Exercise details: Rewrite the listing below, changing every "wooden floor" to "hardwood floor" and keeping everything else the same. Leave out the pictures.

(Excerpts of spatial question data)
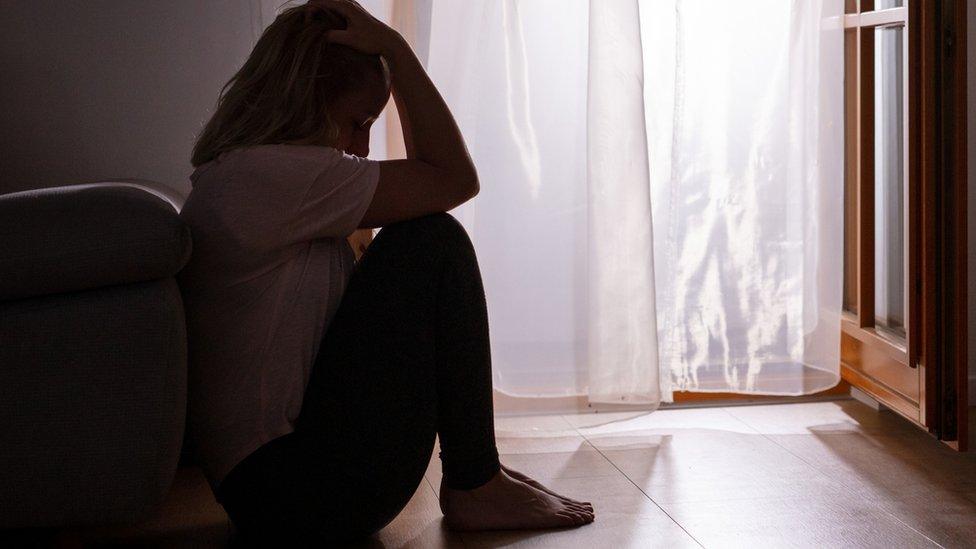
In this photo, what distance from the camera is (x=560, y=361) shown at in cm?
216

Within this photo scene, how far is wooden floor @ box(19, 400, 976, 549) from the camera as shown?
4.73 ft

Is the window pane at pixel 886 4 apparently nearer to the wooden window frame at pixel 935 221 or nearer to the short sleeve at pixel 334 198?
the wooden window frame at pixel 935 221

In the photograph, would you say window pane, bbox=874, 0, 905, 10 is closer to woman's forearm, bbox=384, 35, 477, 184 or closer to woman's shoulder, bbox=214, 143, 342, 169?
woman's forearm, bbox=384, 35, 477, 184

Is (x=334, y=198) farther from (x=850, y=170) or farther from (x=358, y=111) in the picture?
(x=850, y=170)

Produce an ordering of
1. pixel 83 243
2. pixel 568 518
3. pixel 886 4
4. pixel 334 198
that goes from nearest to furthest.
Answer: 1. pixel 83 243
2. pixel 334 198
3. pixel 568 518
4. pixel 886 4

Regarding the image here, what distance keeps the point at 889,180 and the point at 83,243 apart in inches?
63.5

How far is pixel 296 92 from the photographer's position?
1.30m

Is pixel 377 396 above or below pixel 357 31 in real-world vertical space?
below

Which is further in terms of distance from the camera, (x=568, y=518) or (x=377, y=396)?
(x=568, y=518)

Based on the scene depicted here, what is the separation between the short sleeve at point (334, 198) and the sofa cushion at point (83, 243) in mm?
143

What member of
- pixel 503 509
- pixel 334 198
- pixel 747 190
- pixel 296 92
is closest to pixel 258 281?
pixel 334 198

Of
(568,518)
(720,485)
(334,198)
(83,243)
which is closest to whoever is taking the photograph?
(83,243)

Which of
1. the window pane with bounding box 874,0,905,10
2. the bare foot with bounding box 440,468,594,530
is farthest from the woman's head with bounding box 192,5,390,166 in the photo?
the window pane with bounding box 874,0,905,10

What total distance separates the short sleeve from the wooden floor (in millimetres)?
472
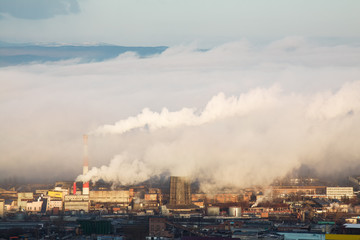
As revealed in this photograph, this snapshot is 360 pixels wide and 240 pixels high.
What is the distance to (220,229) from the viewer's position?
29750mm

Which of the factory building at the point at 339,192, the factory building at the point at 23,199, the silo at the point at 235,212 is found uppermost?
the factory building at the point at 339,192

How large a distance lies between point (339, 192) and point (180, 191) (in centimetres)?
1005

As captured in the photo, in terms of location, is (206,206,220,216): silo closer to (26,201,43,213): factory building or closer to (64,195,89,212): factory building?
(64,195,89,212): factory building

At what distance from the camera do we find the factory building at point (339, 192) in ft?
147

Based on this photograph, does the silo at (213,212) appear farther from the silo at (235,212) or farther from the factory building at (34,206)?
the factory building at (34,206)

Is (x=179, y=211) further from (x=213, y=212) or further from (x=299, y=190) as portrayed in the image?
(x=299, y=190)

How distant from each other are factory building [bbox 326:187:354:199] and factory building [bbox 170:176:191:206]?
8.89 meters

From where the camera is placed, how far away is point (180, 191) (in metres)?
41.1

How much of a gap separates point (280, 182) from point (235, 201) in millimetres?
6160

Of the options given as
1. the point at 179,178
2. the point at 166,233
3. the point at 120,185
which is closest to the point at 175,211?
the point at 179,178

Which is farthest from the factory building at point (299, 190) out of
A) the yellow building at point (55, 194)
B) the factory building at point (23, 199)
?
the factory building at point (23, 199)

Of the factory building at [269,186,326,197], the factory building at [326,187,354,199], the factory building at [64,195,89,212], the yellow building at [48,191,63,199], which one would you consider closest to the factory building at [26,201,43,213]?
the factory building at [64,195,89,212]

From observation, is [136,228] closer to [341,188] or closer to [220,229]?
[220,229]

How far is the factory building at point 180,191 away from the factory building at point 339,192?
8.89 metres
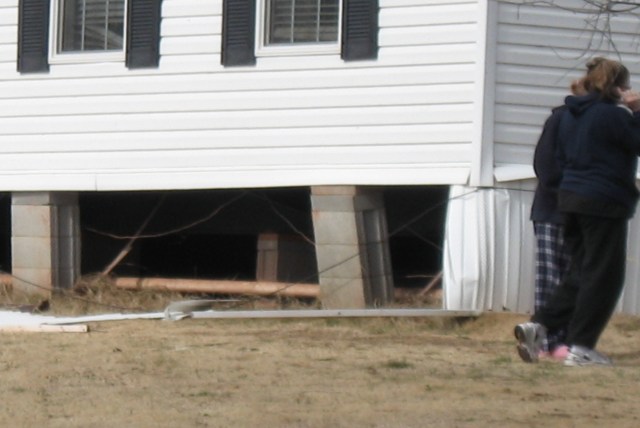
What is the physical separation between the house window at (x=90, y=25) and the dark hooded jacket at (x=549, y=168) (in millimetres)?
5343

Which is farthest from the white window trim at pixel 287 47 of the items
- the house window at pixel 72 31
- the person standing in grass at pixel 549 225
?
the person standing in grass at pixel 549 225

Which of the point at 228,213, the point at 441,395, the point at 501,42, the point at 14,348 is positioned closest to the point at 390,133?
the point at 501,42

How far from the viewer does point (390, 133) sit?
42.4 feet

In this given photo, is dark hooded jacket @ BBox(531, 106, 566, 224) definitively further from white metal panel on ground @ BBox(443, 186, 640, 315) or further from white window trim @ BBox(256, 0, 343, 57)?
white window trim @ BBox(256, 0, 343, 57)

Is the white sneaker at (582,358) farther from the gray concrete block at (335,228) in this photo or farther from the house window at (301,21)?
the house window at (301,21)

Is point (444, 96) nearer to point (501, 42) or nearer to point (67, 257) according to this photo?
point (501, 42)

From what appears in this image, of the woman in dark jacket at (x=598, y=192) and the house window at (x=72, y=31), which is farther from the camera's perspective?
the house window at (x=72, y=31)

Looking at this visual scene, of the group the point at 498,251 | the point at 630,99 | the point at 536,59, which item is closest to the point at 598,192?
the point at 630,99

Task response:
In this photo, what distance from the camera is (x=560, y=361) shown at in cm?
216

Within this photo scene, how far is hardwood floor @ box(19, 400, 976, 549) from the camera as shown?
4.73 ft

Is the window pane at pixel 886 4 apparently nearer to the wooden window frame at pixel 935 221 or nearer to the short sleeve at pixel 334 198?
the wooden window frame at pixel 935 221

In the photograph, would you say window pane, bbox=874, 0, 905, 10 is closer to woman's forearm, bbox=384, 35, 477, 184 or closer to woman's shoulder, bbox=214, 143, 342, 169?
woman's forearm, bbox=384, 35, 477, 184

Is (x=334, y=198) farther from (x=850, y=170) or farther from (x=358, y=111) in the picture?
(x=850, y=170)

Produce an ordering of
1. pixel 83 243
2. pixel 568 518
3. pixel 886 4
4. pixel 334 198
that goes from nearest to furthest.
Answer: 1. pixel 83 243
2. pixel 334 198
3. pixel 568 518
4. pixel 886 4

Regarding the image here, what distance keeps the point at 889,180 and the point at 83,243 apart in inches?
63.5

How far is pixel 296 92 from the photographer's position?
1.30m

Is pixel 377 396 above or below pixel 357 31 in real-world vertical space?
below

Which is further in terms of distance from the camera, (x=568, y=518) or (x=377, y=396)?
(x=568, y=518)

Based on the scene depicted here, what is the separation between the short sleeve at point (334, 198) and the sofa cushion at point (83, 243) in mm?
143

What member of
- pixel 503 509
- pixel 334 198
- pixel 747 190
- pixel 296 92
is closest to pixel 258 281?
pixel 334 198

Of
(568,518)
(720,485)
(334,198)
(83,243)
which is closest to whoever is taking the photograph?
(83,243)

Which of
1. the window pane with bounding box 874,0,905,10
2. the bare foot with bounding box 440,468,594,530
is farthest from the woman's head with bounding box 192,5,390,166 in the photo?
the window pane with bounding box 874,0,905,10

What total distance separates the short sleeve from the hardwood floor (in millimetres)?
472
As revealed in this photograph, this snapshot is 360 pixels wide and 240 pixels high.
What is the distance to (220,229) from the viewer's position?
29750mm

Which of the factory building at the point at 339,192, the factory building at the point at 23,199, the silo at the point at 235,212 is found uppermost?
the factory building at the point at 339,192

How large a distance lies between point (339, 192) and point (180, 191) (in centimetres)?
1005

As captured in the photo, in terms of location, is (206,206,220,216): silo closer to (26,201,43,213): factory building or closer to (64,195,89,212): factory building?
(64,195,89,212): factory building

At what distance from the camera do we find the factory building at point (339, 192) in ft?
147

Based on this photograph, does the silo at (213,212) appear farther from the silo at (235,212) or farther from the factory building at (34,206)?
the factory building at (34,206)

Is (x=179, y=211) further from (x=213, y=212) or further from (x=299, y=190) as portrayed in the image?
(x=299, y=190)

How distant from each other are factory building [bbox 326:187:354:199] and factory building [bbox 170:176:191:206]?
8.89 meters

From where the camera is placed, how far away is point (180, 191) (in metres)?
41.1

How much of a gap separates point (280, 182) from point (235, 201) in millimetres?
6160

Of the options given as
1. the point at 179,178
2. the point at 166,233
3. the point at 120,185
which is closest to the point at 175,211?
the point at 179,178

Which is farthest from the factory building at point (299, 190) out of
A) the yellow building at point (55, 194)
B) the factory building at point (23, 199)
?
the factory building at point (23, 199)

Of the factory building at [269,186,326,197], the factory building at [326,187,354,199], the factory building at [64,195,89,212], the yellow building at [48,191,63,199], which one would you consider closest to the factory building at [26,201,43,213]?
the factory building at [64,195,89,212]

From observation, is [136,228] closer to [341,188] or closer to [220,229]?
[220,229]

How far is the factory building at point 180,191 away from the factory building at point 339,192?
8.89 metres
What is the physical separation between the house window at (x=90, y=25) and the dark hooded jacket at (x=549, y=168) (in millimetres)?
5343

Which is farthest from the white window trim at pixel 287 47 of the items
- the house window at pixel 72 31
- the person standing in grass at pixel 549 225
?
the person standing in grass at pixel 549 225

Which of the point at 228,213, the point at 441,395, the point at 501,42, the point at 14,348 is positioned closest to the point at 390,133?
the point at 501,42

How far from the viewer does point (390, 133) sit?
42.4 feet

In this given photo, is dark hooded jacket @ BBox(531, 106, 566, 224) definitively further from white metal panel on ground @ BBox(443, 186, 640, 315) or further from white window trim @ BBox(256, 0, 343, 57)?
white window trim @ BBox(256, 0, 343, 57)

Is the white sneaker at (582,358) farther from the gray concrete block at (335,228) in this photo or farther from the house window at (301,21)?
the house window at (301,21)

Is point (444, 96) nearer to point (501, 42) or nearer to point (67, 257) according to this photo?
point (501, 42)

From what appears in this image, of the woman in dark jacket at (x=598, y=192) and the house window at (x=72, y=31), which is farther from the camera's perspective?
the house window at (x=72, y=31)

Looking at this visual scene, of the group the point at 498,251 | the point at 630,99 | the point at 536,59, which item is closest to the point at 598,192?
the point at 630,99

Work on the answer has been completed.